Volume 31 (2023): Issue 6 (Dec 2023)
Volume 17 (2023): Issue 4 (Dec 2023): JCSP Special Issue Burnout in Sport and Performance, Part 2
Volume 37 (2023): Issue 4 (Dec 2023)
Correlates of Fundamental Motor Skills in the Early Years (0–4 Years): A Systematic Review
Sanne L.C. Veldman, Jessica S. Gubbels, Amika S. Singh, Johan M. Koedijker, Mai J.M. Chinapaw, and Teatske M. Altenburg
Aim: This systematic review aims to summarize evidence on correlates of fundamental motor skills in typically developing children aged 0–4 years. Methods: A literature search (PubMed, Embase, PsycINFO, and SPORTDiscus) was performed from 2000 till 23 May 2022. Inclusion criteria was cross-sectional and prospective studies examining associations between a potential correlate and fundamental motor skills in typically developing, apparently healthy children aged 0–4 years.
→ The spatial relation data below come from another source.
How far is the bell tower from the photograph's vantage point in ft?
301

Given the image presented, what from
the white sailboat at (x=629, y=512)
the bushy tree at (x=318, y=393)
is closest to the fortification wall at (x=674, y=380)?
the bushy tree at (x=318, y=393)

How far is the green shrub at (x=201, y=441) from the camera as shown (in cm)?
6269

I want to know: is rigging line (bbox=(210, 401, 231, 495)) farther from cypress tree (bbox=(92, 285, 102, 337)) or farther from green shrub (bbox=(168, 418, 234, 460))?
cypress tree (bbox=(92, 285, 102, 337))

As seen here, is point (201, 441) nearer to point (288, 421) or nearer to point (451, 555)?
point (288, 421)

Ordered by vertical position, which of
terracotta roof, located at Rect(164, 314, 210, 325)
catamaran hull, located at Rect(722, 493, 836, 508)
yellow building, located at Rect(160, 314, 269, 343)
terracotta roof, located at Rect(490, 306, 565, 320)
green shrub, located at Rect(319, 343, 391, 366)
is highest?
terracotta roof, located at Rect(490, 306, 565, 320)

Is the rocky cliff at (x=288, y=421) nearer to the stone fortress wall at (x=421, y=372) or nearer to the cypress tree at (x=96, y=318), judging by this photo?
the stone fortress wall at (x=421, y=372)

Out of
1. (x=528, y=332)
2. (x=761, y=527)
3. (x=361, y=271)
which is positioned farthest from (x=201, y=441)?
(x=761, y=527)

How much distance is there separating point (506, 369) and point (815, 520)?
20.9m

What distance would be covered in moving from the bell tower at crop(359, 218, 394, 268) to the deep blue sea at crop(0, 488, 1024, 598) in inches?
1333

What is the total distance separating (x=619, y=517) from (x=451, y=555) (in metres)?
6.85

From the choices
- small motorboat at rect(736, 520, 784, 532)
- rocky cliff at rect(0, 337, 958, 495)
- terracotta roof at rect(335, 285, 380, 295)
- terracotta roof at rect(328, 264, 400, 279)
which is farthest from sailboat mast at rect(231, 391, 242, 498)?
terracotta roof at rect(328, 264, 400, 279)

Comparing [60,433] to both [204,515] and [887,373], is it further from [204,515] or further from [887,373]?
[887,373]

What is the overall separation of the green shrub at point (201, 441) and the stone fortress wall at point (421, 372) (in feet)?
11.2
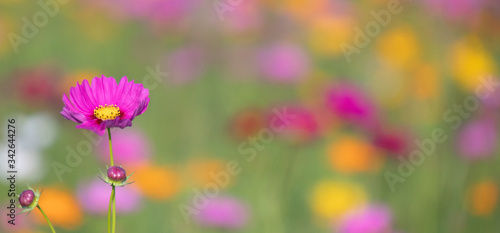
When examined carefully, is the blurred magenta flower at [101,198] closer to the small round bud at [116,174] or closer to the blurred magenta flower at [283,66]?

Two independent reviewers performed screening and methodological quality assessment. Results: Eighty-three studies met eligibility criteria and were included. Thirteen studies were of high methodological quality. In children aged <1 year, we found no evidence for family income, breastfeeding-related, sleep-related, home environment, and socioeconomic variables. In children aged 1–2 years, we found no evidence for sex, growth-related variables, singleton birth, and family income. In children aged 2–4 years, we found no evidence for screen behavior, toxicity, parental education, family income, socioeconomic variables, and maternal depression/anxiety and moderate evidence for a positive association with early childhood education and care setting type. For other examined correlates, we found insufficient evidence (inconsistent findings or only one study available). Conclusions: We found insufficient evidence for over half of examined potential correlates of fundamental motor skills. We recommend investing in better research methodologies and improved reporting.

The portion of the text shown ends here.